P&S Journal: Spring 1997, Vol.17, No.2
Ethics in Medicine: Fetal Diagnosis and Treatment

FOURTH IN A SERIES
By Devera Pine

Tamika Pressley & son
Photo by Jonathan Smith
Tamika Pressley and son, Anthony Ramos at 2 months of age. Anthony was born at 26 weeks.
 Most pregnant women today go through a gauntlet of tests designed to detect the possibility of having a baby with birth defects: Ideally, even before a woman becomes pregnant, she and her partner are screened to determine if they are carriers of Tay Sachs, sickle-cell anemia, and other genetic disorders. Once pregnant, the woman's blood is tested for alpha feto-protein, which can signal the presence of neural tube defects or Down's syndrome. If she's over 30--sometimes even if she's younger--she will have a sonogram to look for structural defects in the fetus. She may also undergo an amniocentesis, chorionic villi sampling, or fetal blood sampling.

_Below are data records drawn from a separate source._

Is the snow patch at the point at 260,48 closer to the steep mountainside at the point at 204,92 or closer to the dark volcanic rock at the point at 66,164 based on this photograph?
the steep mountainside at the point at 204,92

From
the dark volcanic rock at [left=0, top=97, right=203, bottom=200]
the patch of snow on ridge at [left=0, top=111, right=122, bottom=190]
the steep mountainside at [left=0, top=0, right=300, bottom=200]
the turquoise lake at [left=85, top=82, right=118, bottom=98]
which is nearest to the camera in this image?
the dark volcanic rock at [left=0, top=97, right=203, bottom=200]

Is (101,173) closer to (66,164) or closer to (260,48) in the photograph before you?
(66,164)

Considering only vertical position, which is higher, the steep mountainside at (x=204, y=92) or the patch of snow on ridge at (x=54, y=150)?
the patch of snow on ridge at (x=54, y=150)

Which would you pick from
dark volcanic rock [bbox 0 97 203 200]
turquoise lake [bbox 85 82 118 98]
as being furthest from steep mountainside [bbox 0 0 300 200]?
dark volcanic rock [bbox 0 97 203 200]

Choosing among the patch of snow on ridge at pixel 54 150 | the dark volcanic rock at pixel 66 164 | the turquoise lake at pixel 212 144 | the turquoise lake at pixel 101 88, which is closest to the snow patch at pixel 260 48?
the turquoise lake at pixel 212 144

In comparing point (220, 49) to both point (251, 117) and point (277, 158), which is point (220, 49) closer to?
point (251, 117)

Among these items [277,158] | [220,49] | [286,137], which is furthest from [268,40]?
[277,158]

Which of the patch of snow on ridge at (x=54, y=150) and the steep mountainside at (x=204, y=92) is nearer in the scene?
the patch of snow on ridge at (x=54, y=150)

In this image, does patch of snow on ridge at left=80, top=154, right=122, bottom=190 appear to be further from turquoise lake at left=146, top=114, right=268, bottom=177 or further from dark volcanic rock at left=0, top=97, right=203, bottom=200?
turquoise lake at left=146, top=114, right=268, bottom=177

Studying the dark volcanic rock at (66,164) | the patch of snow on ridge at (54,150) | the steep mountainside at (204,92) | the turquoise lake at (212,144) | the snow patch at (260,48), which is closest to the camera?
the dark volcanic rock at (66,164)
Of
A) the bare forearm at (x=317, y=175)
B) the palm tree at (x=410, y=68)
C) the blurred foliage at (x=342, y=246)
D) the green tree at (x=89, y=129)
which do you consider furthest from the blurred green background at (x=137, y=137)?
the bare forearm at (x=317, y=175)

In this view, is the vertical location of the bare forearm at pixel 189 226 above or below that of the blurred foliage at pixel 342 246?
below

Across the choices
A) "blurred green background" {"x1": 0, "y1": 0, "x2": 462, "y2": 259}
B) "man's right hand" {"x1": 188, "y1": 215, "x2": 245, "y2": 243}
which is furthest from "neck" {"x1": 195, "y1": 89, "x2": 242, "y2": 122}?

 These tests, combined with new treatments, are allowing doctors to detect birth defects with ever-increasing precision and, in some cases, offer intrauterine treatment. But, like all medical advances, the tests and treatments are accompanied by ethical choices.

 

Making the Diagnosis
Sonogram  Tests that screen for birth defects, though beneficial, also pose risks, says Dr. Kwame Anyane-Yeboa, associate professor of clinical pediatrics and director of clinical genetics. Chorionic villi sampling (CVS), for instance, can introduce infectious agents into the uterus, rupture the amniotic sack, or cause a miscarriage. The risk of such complications is approximately 1 percent. Amniocentesis has about a 1 in 200 risk of causing complications, and fetal blood sampling poses a complication rate of 1 percent to 3 percent. For this reason, the risk for the disorder being tested should be equal to or greater than the risk of the test, says Dr. Anyane-Yeboa.

Dr. Manning
Photo by Jonathan Smith
Dr. Frank A. Manning
 Although most prenatal tests are highly accurate, occasional errors may be related to the procedure, as in CVS. These errors are usually false positive or false negative results and can be eliminated by proper handling of the specimens in the laboratories. In 1 percent of CVS cases it is necessary to clarify equivocal results with amniocentesis. Sometimes even when a test result is accurate, it often cannot predict severity of the birth defect detected. For instance, one in 1,000 female infants are affected by triple X, a condition in which the female infant has an extra X chromosome. Among babies born with an extra X chromosome, about 70 percent will have learning disabilities, and average IQ will be 15 points lower than the population average, though still considered normal. Many females with an extra X chromosome also are at risk for premature menopause. On the other hand, about 30 percent born with an extra X chromosome will have average IQ scores.

Dr. Allan
Photo by Jonathan Smith
Dr. Lindsey Allan
 When amniocentesis reveals triple X in the fetus, it is not possible to predict whether the baby will have an IQ of 60 or 110, says Dr. Anyane-Yeboa. "It's not like Down's syndrome, where the outcome is much more straightforward," he says. "A couple in this situation has to decide if it's acceptable for them to have the baby knowing that she may have learning disabilities, subnormal IQ, or premature menopause." At the same time, they have to weigh the choice of ending the pregnancy against the 30 percent chance that the baby could be unaffected.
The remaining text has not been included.